#### [Records supplied]
:::

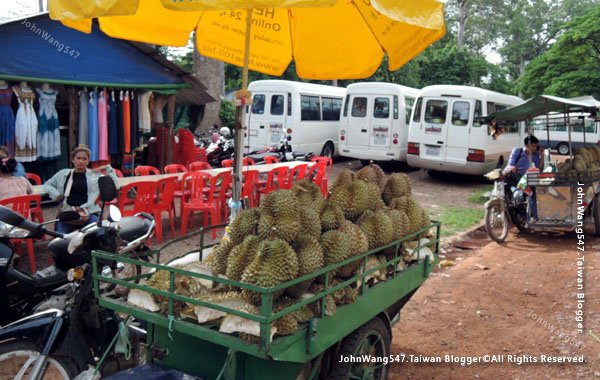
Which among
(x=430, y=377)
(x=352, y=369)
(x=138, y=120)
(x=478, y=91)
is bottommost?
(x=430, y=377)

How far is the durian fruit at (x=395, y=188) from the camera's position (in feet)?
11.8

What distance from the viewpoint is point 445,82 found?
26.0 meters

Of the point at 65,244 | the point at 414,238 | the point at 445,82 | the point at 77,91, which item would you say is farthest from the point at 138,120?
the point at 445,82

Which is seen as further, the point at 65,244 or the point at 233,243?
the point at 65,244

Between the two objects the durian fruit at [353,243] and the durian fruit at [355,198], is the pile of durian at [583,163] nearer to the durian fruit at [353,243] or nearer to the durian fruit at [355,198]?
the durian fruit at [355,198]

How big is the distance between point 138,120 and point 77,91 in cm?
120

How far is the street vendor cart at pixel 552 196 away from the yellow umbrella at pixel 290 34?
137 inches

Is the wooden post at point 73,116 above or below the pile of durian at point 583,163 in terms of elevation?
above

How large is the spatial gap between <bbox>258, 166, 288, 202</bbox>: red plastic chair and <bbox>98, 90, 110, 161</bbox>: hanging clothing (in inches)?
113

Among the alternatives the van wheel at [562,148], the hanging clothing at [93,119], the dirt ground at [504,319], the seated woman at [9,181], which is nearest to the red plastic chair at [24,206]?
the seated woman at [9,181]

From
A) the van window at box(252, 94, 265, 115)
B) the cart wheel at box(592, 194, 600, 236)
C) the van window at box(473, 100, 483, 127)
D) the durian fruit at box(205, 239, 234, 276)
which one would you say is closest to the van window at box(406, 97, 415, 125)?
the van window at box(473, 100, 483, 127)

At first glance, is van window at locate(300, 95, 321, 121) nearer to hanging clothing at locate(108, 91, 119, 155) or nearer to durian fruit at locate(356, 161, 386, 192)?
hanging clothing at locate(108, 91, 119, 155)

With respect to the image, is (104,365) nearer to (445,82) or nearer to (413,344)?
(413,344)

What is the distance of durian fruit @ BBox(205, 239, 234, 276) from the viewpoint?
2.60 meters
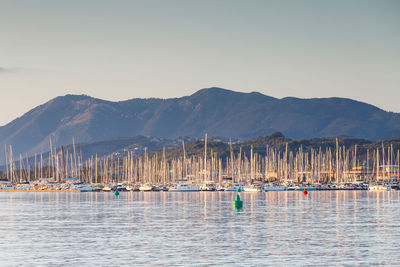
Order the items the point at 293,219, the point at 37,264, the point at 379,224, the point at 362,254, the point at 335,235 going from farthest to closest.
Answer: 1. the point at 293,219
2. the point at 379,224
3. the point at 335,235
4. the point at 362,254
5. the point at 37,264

:::

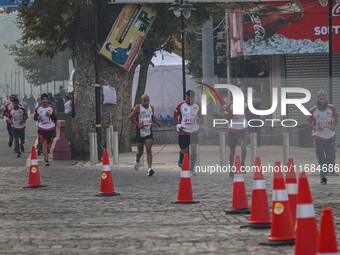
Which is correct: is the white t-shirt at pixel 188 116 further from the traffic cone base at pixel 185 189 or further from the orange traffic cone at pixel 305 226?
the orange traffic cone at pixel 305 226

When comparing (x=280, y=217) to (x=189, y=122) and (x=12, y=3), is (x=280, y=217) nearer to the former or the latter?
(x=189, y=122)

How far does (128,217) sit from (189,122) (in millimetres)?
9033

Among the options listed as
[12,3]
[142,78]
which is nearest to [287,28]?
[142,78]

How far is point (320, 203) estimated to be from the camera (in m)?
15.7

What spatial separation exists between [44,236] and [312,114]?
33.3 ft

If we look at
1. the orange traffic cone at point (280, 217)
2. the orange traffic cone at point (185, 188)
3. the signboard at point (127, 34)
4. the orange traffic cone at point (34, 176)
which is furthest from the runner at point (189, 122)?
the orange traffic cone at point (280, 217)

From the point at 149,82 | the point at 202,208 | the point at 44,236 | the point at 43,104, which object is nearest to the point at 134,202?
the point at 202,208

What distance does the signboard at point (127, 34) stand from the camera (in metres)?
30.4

:::

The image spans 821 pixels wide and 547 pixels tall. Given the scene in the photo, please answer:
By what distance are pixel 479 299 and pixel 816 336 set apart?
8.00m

:::

#### [Given request]
Which lines above contain the word "signboard", with case counting? Pick out each of them and copy it in full.

#### [Right answer]
3. the signboard at point (127, 34)
What distance does the signboard at point (127, 34) stand from the camera (in metres)?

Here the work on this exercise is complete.